Nachdem sich die Einsetzung eines NSA-Untersuchungsausschusses zunächst verzögert hatte, weil es zwei unterschiedliche Anträge von Regierungs- und Oppositionsfraktion gab, wird es heute zur Abstimmung kommen. Als Zusatzpunkt 5 auf der Tagesordnung der heutigen Bundestagssitzung steht die Beratung eines gemeinsamen Antrages zur Einsetzung des Gremiums, das Unklarheiten in Bezug auf die NSA-Affäre aufklären soll. Vor allem die Rolle, die Deutschland dabei einnimmt. Der Antrag wird vermutlich angenommen werden und in diesem Fall könnte sich der U-Ausschuss Anfang April konstituieren und die Arbeit aufnehmen.
Letzte Woche gab es bereits einen Leak in der Süddeutschen Zeitung über die Ausgestaltung des gemeinsamen Kompromissantrages von Regierung und Opposition. Mittlerweile liegt auch das entsprechende offizielle Dokument vor. Der gemeinsame Vorschlag stimmt zunächst einmal recht zuversichtlich. Das lässt auch der Parlamentarische Geschäftsführer der CDU/CSU, Michael Grosse-Brömer, verlauten:
Wir begrüßen es sehr, dass es gelungen ist, mit der Opposition einen gemeinsamen Antrag zum NSA-Untersuchungsausschuss zu vereinbaren. Das stärkt den parlamentarischen Untersuchungsauftrag und ist auch mit Blick auf den Schutz von Bürgerrechten in Deutschland ein gutes Signal.

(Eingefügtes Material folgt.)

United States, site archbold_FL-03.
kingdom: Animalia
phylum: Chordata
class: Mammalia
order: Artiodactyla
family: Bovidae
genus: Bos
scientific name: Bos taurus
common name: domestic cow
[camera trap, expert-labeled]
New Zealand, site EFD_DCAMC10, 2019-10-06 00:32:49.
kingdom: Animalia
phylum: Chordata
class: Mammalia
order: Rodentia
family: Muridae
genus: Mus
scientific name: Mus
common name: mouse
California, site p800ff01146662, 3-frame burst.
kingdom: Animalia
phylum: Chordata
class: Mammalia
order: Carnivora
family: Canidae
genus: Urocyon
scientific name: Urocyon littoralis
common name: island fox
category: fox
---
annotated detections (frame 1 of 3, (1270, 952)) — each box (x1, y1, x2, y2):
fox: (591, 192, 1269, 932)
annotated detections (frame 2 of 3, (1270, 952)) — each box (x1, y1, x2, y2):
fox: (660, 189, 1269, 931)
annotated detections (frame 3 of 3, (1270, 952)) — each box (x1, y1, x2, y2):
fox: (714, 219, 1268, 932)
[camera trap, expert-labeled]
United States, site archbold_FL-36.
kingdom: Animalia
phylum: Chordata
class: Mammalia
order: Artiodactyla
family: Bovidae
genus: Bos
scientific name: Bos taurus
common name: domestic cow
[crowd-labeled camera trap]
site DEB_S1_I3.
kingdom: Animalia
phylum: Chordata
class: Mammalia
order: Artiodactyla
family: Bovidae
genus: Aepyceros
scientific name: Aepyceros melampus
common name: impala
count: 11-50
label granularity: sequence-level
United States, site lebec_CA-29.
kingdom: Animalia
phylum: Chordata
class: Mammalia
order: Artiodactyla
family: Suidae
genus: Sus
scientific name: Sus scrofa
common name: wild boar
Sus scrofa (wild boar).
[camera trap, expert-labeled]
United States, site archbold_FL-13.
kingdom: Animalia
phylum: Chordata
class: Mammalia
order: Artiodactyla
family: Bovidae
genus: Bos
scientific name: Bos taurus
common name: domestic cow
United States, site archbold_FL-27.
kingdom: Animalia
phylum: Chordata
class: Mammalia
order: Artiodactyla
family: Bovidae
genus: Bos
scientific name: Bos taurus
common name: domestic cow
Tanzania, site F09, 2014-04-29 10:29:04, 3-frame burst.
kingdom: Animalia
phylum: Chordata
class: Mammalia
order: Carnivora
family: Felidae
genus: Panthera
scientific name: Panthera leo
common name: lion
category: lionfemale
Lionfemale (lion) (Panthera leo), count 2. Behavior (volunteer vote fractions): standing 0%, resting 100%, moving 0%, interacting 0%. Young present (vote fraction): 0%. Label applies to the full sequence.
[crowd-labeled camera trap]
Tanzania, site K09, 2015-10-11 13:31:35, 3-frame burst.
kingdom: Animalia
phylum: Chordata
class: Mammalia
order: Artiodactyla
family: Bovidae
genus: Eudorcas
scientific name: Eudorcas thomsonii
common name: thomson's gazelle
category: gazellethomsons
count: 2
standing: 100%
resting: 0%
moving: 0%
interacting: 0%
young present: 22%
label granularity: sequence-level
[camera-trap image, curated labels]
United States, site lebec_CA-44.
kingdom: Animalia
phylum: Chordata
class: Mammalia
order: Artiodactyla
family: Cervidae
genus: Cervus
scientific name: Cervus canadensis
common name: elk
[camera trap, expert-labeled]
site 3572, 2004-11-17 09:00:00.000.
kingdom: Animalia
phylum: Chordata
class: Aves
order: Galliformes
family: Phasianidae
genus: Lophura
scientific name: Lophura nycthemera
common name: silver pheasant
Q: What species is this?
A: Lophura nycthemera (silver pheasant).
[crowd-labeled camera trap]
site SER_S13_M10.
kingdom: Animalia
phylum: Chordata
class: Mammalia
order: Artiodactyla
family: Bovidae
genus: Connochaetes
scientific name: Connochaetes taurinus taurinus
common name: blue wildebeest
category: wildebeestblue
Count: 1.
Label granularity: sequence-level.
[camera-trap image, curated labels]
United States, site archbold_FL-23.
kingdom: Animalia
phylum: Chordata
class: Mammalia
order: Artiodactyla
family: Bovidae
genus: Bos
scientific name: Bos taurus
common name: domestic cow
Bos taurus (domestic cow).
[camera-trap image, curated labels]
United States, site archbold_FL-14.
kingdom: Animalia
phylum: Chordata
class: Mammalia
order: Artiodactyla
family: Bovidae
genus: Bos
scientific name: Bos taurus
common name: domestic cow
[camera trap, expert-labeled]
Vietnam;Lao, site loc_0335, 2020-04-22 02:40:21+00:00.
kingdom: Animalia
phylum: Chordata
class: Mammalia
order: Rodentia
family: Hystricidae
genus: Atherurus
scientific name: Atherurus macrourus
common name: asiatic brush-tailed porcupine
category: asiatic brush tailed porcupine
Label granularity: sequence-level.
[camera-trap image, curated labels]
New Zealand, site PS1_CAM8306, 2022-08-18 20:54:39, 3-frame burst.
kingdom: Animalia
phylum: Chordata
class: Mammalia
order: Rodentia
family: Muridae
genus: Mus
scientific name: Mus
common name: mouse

Einigkeit herrscht hier sogar mit der Opposition, denn auch auf grüner Seite ist man zufrieden mit der Formulierung des Antrags. Man habe alle wichtigen Punkte durchsetzen können, „so dass der Untersuchungsausschuss nun alle relevanten Fragen rund um die Ausspäh- und Überwachungsaffäre in Angriff nehmen kann“.
Was nicht ganz so optimistisch stimmt ist die Besetzung des U-Ausschusses: Vier Mitglieder kommen von CDU/CSU, zwei von der SPD. Das spiegelt zum einen die Mehrheitsverhältnisse im Bundestag, zum anderen aber auch die Wichtigkeit, die die SPD dem Thema zumisst. Denn die hätte sich, wäre ihr daran gelegen gewesen, für eine 3/3-Aufteilung im Ausschuss engagieren können. Denn die Aufteilung – wie auch in anderen Ausschüssen – ist nicht exakt an die Mehrheitsverhältnisse gebunden und kann von den Parteien verhandelt werden.
Vorsitzender des Ausschusses wird Clemens Binninger von der CDU/CSU-Fraktion. Der ist gleichzeitig auch Vorsitzender des Parlamentarischen Kontrollgremiums, das für die Geheimdienstkontrolle zuständig ist, und Mitglied im NSU-Untersuchungsausschuss. Ob das eine gute Kombination ist, lässt sich an diesem Punkt noch nicht sagen. Es wird wesentlich davon abhängen, wie transparent und öffentlich der NSA-Ausschuss arbeiten wird und ob er es schaffen wird und will, die verborgene Arbeit des PKGr transparenter zu machen. Reformwillen hatte Binninger zumindest im Vorfeld schon angekündigt:
Wir wollen Tempo in den Reformprozess bekommen […] Wir haben genug Instrumente zur Kontrolle, nur konnten wir diese mangels personeller und zeitlicher Ressourcen bisher nicht richtig nutzen.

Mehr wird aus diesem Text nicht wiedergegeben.